Theo X. Olausson, Jeevana Priya Inala, Chenglong Wang, Jianfeng Gao, Armando Solar-Lezama. 2023


Large Language Models (LLMs) have shown remarkable aptitude in code generation but still struggle on challenging programming tasks. Self-repair – in which the model debugs and fixes mistakes in its own code – has recently become a popular way to boost performance in these settings. However, only very limited studies on how and when self-repair works effectively exist in the literature, and one might wonder to what extent a model is really capable of providing accurate feedback on why the code is wrong when that code was generated by the same model.
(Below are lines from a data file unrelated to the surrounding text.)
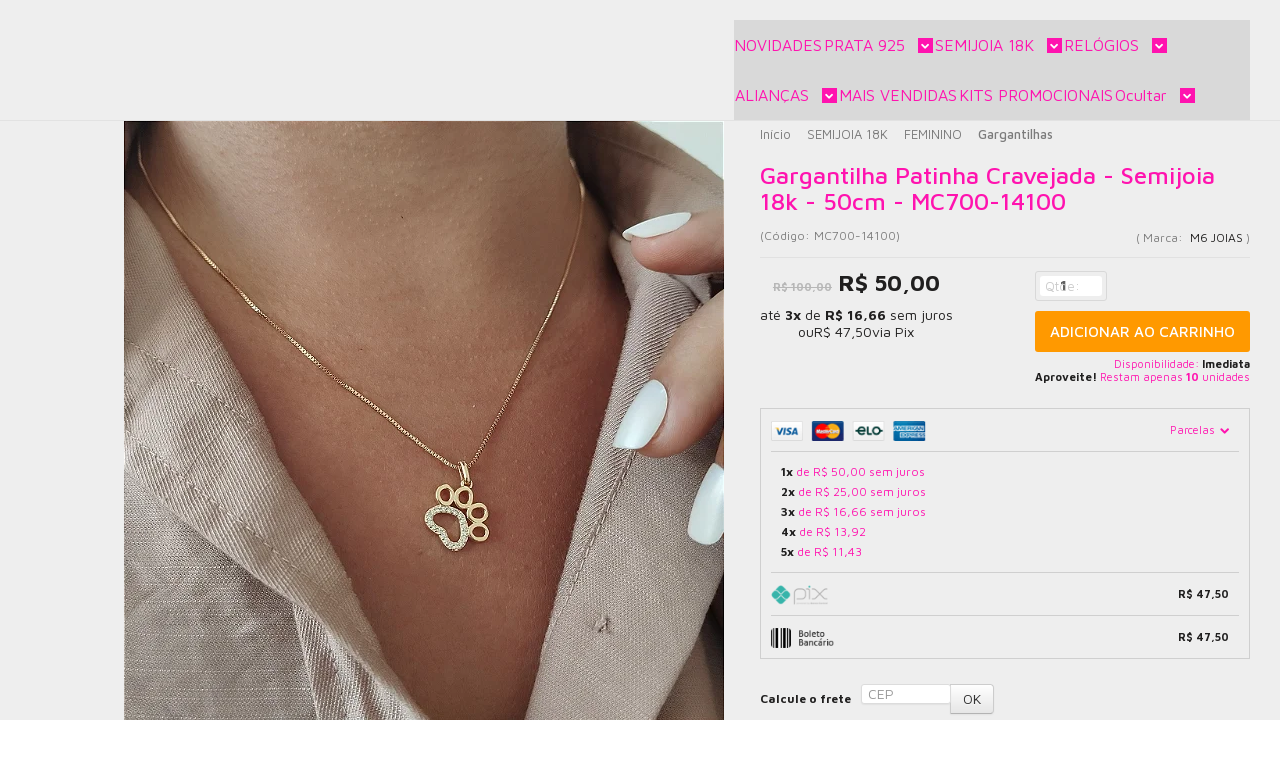

--- FILE ---
content_type: text/html; charset=utf-8
request_url: https://accounts.google.com/o/oauth2/postmessageRelay?parent=https%3A%2F%2Fwww.m6joiasatacado.com.br&jsh=m%3B%2F_%2Fscs%2Fabc-static%2F_%2Fjs%2Fk%3Dgapi.lb.en.OE6tiwO4KJo.O%2Fd%3D1%2Frs%3DAHpOoo_Itz6IAL6GO-n8kgAepm47TBsg1Q%2Fm%3D__features__
body_size: 162
content:
<!DOCTYPE html><html><head><title></title><meta http-equiv="content-type" content="text/html; charset=utf-8"><meta http-equiv="X-UA-Compatible" content="IE=edge"><meta name="viewport" content="width=device-width, initial-scale=1, minimum-scale=1, maximum-scale=1, user-scalable=0"><script src='https://ssl.gstatic.com/accounts/o/2580342461-postmessagerelay.js' nonce="8Zx7oR282nfNP2IuSCbQ0g"></script></head><body><script type="text/javascript" src="https://apis.google.com/js/rpc:shindig_random.js?onload=init" nonce="8Zx7oR282nfNP2IuSCbQ0g"></script></body></html>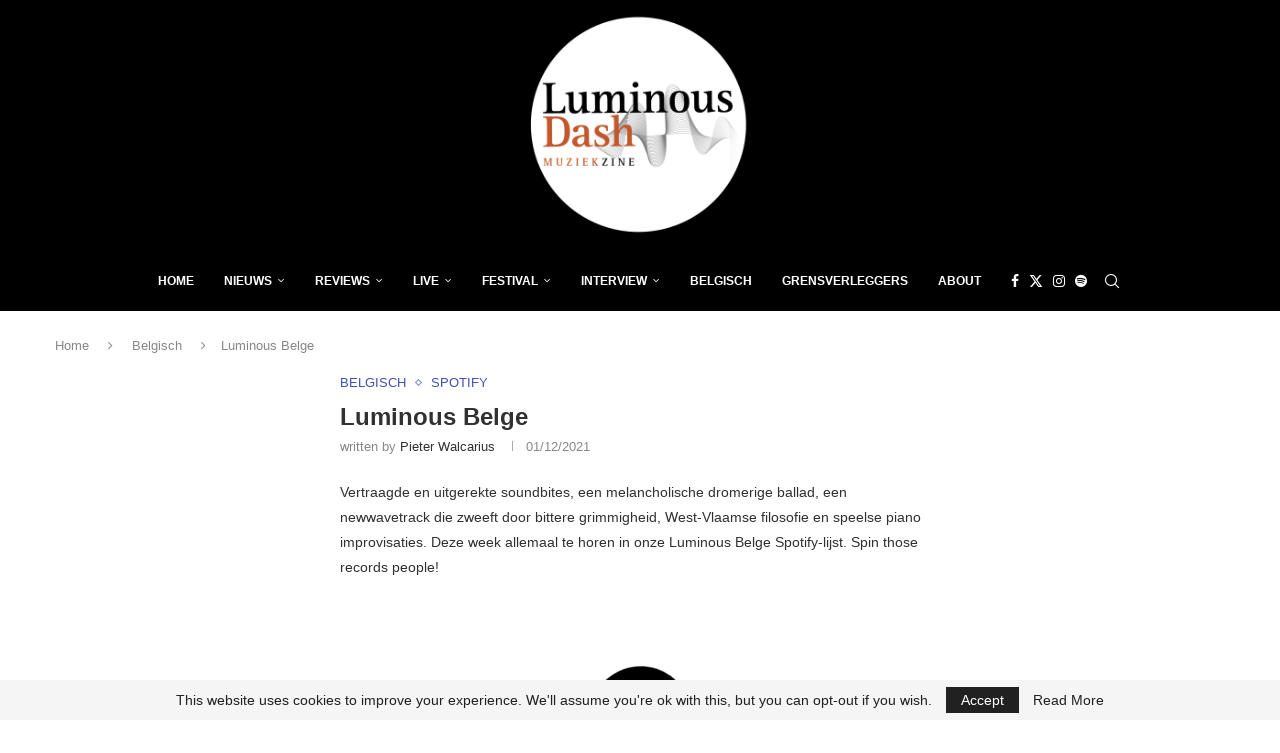

--- FILE ---
content_type: text/html; charset=utf-8
request_url: https://www.google.com/recaptcha/api2/aframe
body_size: 270
content:
<!DOCTYPE HTML><html><head><meta http-equiv="content-type" content="text/html; charset=UTF-8"></head><body><script nonce="K6BEA48zyKkjDPLhifPmXw">/** Anti-fraud and anti-abuse applications only. See google.com/recaptcha */ try{var clients={'sodar':'https://pagead2.googlesyndication.com/pagead/sodar?'};window.addEventListener("message",function(a){try{if(a.source===window.parent){var b=JSON.parse(a.data);var c=clients[b['id']];if(c){var d=document.createElement('img');d.src=c+b['params']+'&rc='+(localStorage.getItem("rc::a")?sessionStorage.getItem("rc::b"):"");window.document.body.appendChild(d);sessionStorage.setItem("rc::e",parseInt(sessionStorage.getItem("rc::e")||0)+1);localStorage.setItem("rc::h",'1769011620983');}}}catch(b){}});window.parent.postMessage("_grecaptcha_ready", "*");}catch(b){}</script></body></html>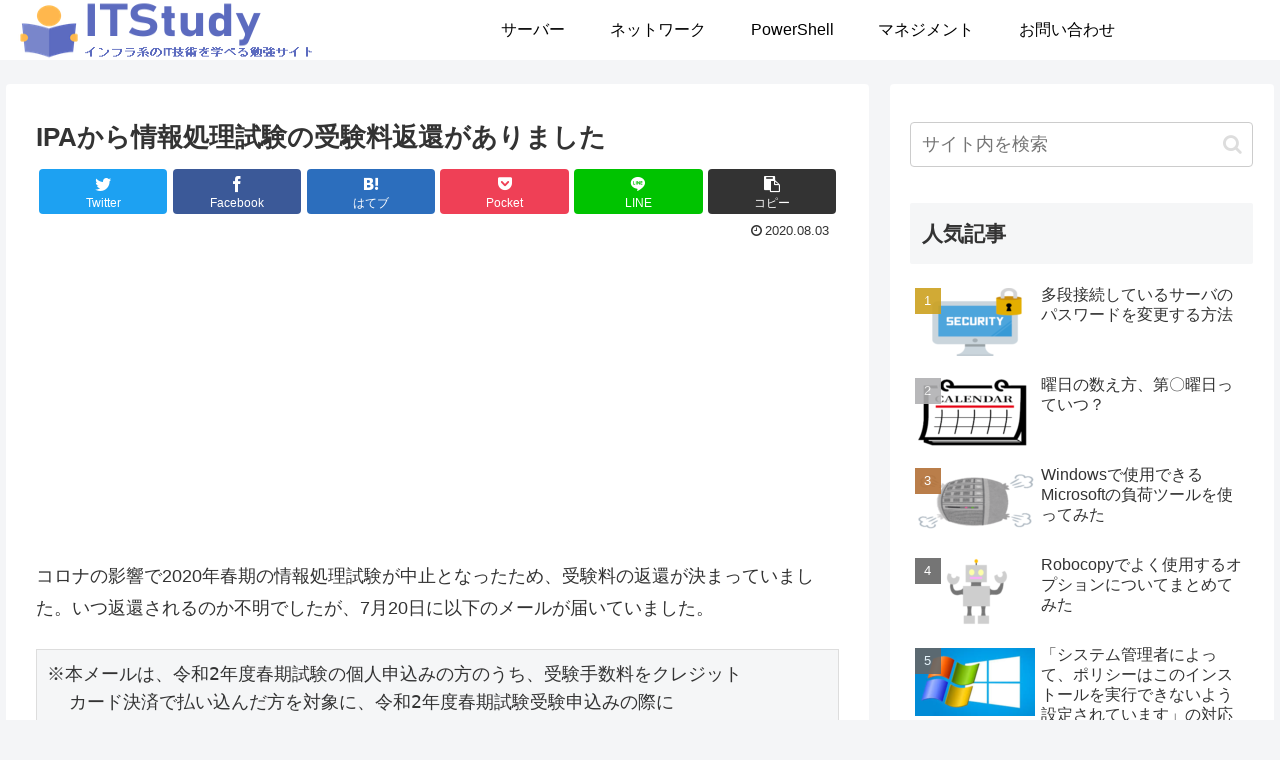

--- FILE ---
content_type: text/html; charset=utf-8
request_url: https://www.google.com/recaptcha/api2/aframe
body_size: 266
content:
<!DOCTYPE HTML><html><head><meta http-equiv="content-type" content="text/html; charset=UTF-8"></head><body><script nonce="OdAE3crBrcKXEmegRz1j1Q">/** Anti-fraud and anti-abuse applications only. See google.com/recaptcha */ try{var clients={'sodar':'https://pagead2.googlesyndication.com/pagead/sodar?'};window.addEventListener("message",function(a){try{if(a.source===window.parent){var b=JSON.parse(a.data);var c=clients[b['id']];if(c){var d=document.createElement('img');d.src=c+b['params']+'&rc='+(localStorage.getItem("rc::a")?sessionStorage.getItem("rc::b"):"");window.document.body.appendChild(d);sessionStorage.setItem("rc::e",parseInt(sessionStorage.getItem("rc::e")||0)+1);localStorage.setItem("rc::h",'1769082123502');}}}catch(b){}});window.parent.postMessage("_grecaptcha_ready", "*");}catch(b){}</script></body></html>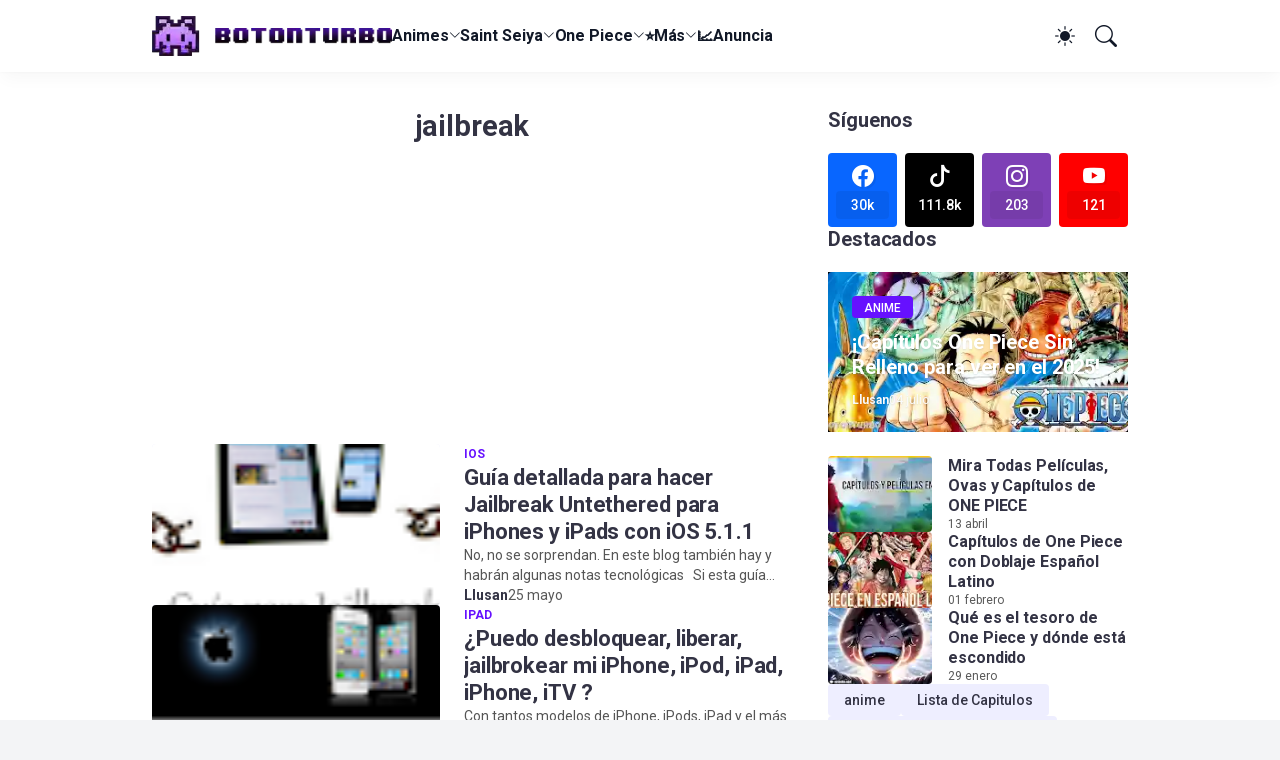

--- FILE ---
content_type: text/html; charset=utf-8
request_url: https://www.google.com/recaptcha/api2/aframe
body_size: 267
content:
<!DOCTYPE HTML><html><head><meta http-equiv="content-type" content="text/html; charset=UTF-8"></head><body><script nonce="l0zcr88LSHXcjHs2Gk931g">/** Anti-fraud and anti-abuse applications only. See google.com/recaptcha */ try{var clients={'sodar':'https://pagead2.googlesyndication.com/pagead/sodar?'};window.addEventListener("message",function(a){try{if(a.source===window.parent){var b=JSON.parse(a.data);var c=clients[b['id']];if(c){var d=document.createElement('img');d.src=c+b['params']+'&rc='+(localStorage.getItem("rc::a")?sessionStorage.getItem("rc::b"):"");window.document.body.appendChild(d);sessionStorage.setItem("rc::e",parseInt(sessionStorage.getItem("rc::e")||0)+1);localStorage.setItem("rc::h",'1768953244523');}}}catch(b){}});window.parent.postMessage("_grecaptcha_ready", "*");}catch(b){}</script></body></html>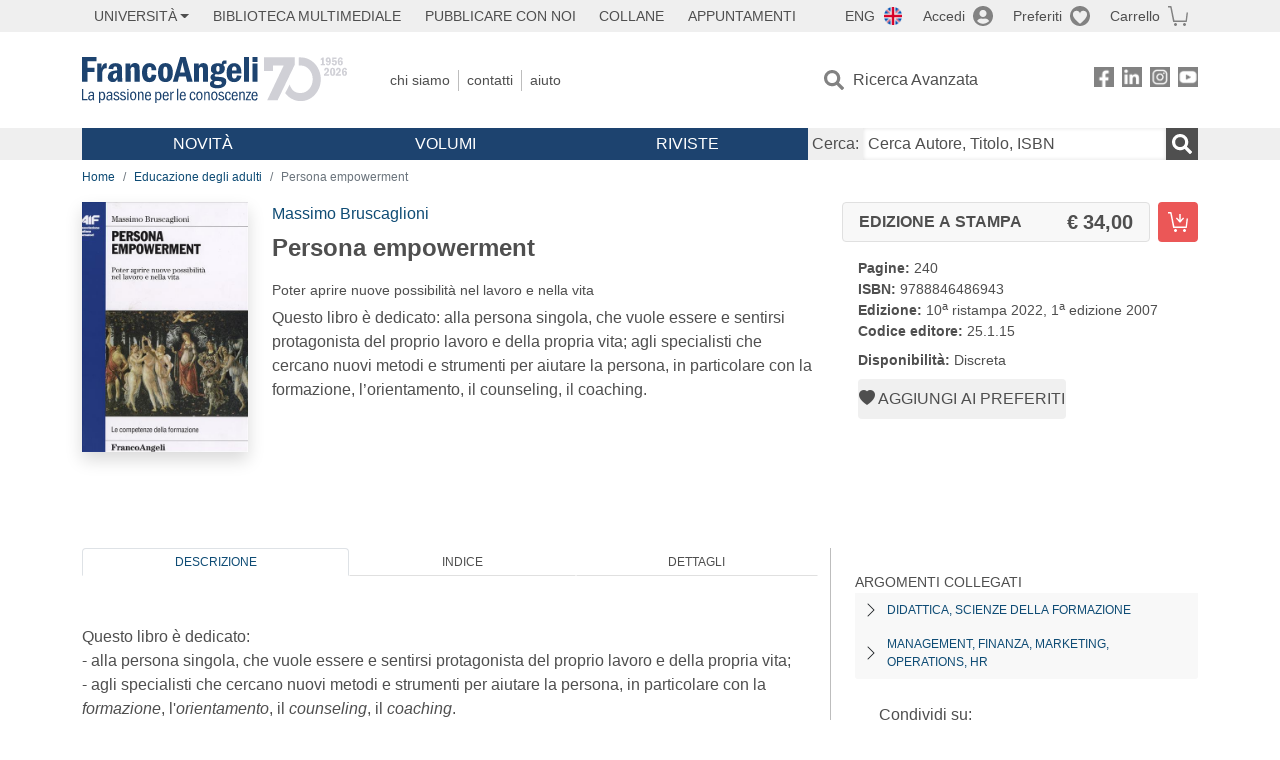

--- FILE ---
content_type: text/html; charset=utf-8
request_url: https://francoangeli.it/IsLibroInPreferiti/true/15279/1/10
body_size: -189
content:

        <button onclick="icone.preferiti.on()" hx-get="/preferiti/True/15279/1/10" hx-swap="outerHTML"
                class="btn preferiti-out cursor-pointer" style="padding:0">
            <i class="bi bi-heart-fill"></i>
            <span> Aggiungi ai preferiti</span>
        </button>


In this paper, we analyze GPT-3.5 and GPT-4’s ability to perform self-repair on APPS, a challenging dataset consisting of diverse coding challenges. To do so, we first establish a new evaluation strategy dubbed pass@t that measures the pass rate of the tasks against the total number of tokens sampled from the model, enabling a fair comparison to purely sampling-based approaches. With this evaluation strategy, we find that the effectiveness of self-repair is only seen in GPT-4. We also observe that self-repair is bottlenecked by the feedback stage; using GPT-4 to give feedback on the programs generated by GPT-3.5 and using expert human programmers to give feedback on the programs generated by GPT-4, we unlock significant performance gains.